The location of where you have your raised bed has a big impact on your success in gardening. It may be esthetically looking to place your raised beds under a huge oak tree.  The idea is you get some good shade at the end of the day, and won’t be near as hot when working in the garden. However, it may cause problems with your garden success.

  • Amount of sunlight:
    • The sun is an essential source of energy and growth for vegetable plants.
    • Too little sunlight causes light green foliage, lack of production, and typically lanky stalks as the plants try to access more light.
    • Weak plants are more susceptible to disease and pests.
    •  As a general rule, plants with edible roots and leaves can tolerate more shade than those that produce edible fruits. However, even these will grow more slowly with less sun. Seed packages often say plant in full sunlight, but what does that mean?
  • Full sun = no shade for at least six to eight hours.
  • Partial shade = the filtered shade under a high tree, less than six hours direct sun
  • Full shade = this area gets no direct sun or less than two hours.
    • Solution:  Think about the amount of sun needed for your plants and plant them accordingly. 
  • Drainage:
    • Your raised beds allows for better drainage than a traditional row garden.
    • However, be mindful of where you place you garden to ensure you do get good drainage.
    • Solution:  Don’t put your raised bed garden in a low spot where water gathers.  This will effect the raised bed’s ability to drain.

#5:  Pesticide Practice

You see some aphids or caterpillars on a plant or two. You want to go ahead and sprinkle some Sevin dust or spray some other pesticide on the plant. Heck, while were at it, we ought to go ahead and dust or spray all your plants just in case pests get on them as well. Next thing  we know, there are no pollinators coming to our garden.
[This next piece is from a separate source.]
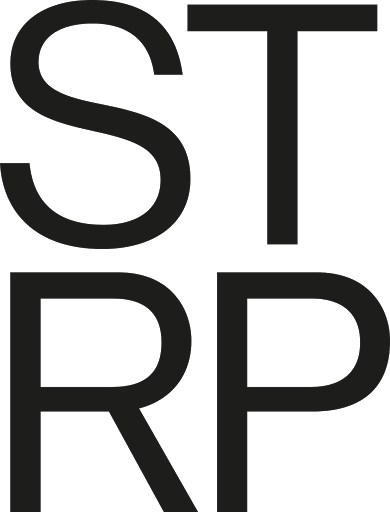 STRP logo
  • What we did by proactively applying pesticide to  everything is we killed a bunch of our bees and other pollinators meaning no veges.
  • If the flowers are not pollinated, we get no produce.
  • Solution:  Be proactive and identify any pests by doing a daily inspection of your plants, before they become an infestation.  In addition, use organic pesticides like Neem Oil and BT.  Even with organic pesticides, be smart and don’t directly spray pollinators but otherwise they will be fine.
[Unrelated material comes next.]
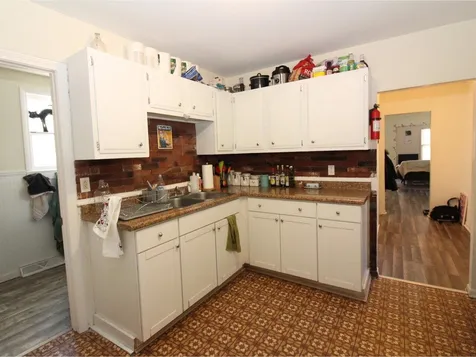 15 Allen Street Burlington VT 05401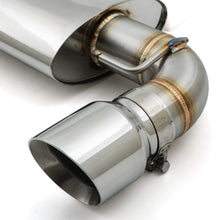 Load image into Gallery viewer, Direnza BMW 1 Series M135i xDrive F40 19-24 - 3" GPF Back Valved Exhaust System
#6: Pets and how they interact in our Garden

Our pets own the backyard, which means if you’ve got a backyard garden, they own that too. For example, my two dogs, Croix and Roux, have a bad habit of occasionally taking a shortcut over the top of a raised bed and at times will leave me a surprise as well. That can compress the soil and also get some plants stepped on. In addition, some flowers and vegetables are toxice to our pets. For example, solanine is found in tomato plants can be toxic to dogs and cats.
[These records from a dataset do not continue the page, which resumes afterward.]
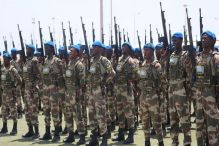 الجيش الصومالي يقتل 11 من ميليشيات الشباب ويستعيد مدينة استراتيجية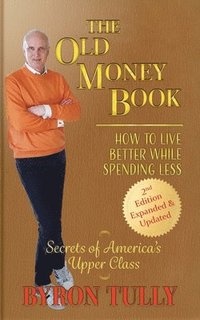 bokomslag Old Money Book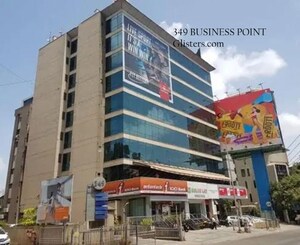  Office Space For Rent in Andheri East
Solution:  Train your pets early on to leave your garden alone.  Be observant while they are in the garden area to help police any bad behavior while you pets are running around and ensure they are not getting into any toxic plants.  Final defense is to build a gate around it.

Summary

There are many reasons for starting a garden and the benefits are tremendous. Consider starting a raised bed or container garden in your backyard to improve your mental and physical health. It’s truly worth it! Keep in mind though that some of the practices or things you are doing may possibly be bad for your plants so make sure you research and ensure what you do to your garden and plants is truly beneficial in the long term for your garden.

So, get out in your backyard and grow something.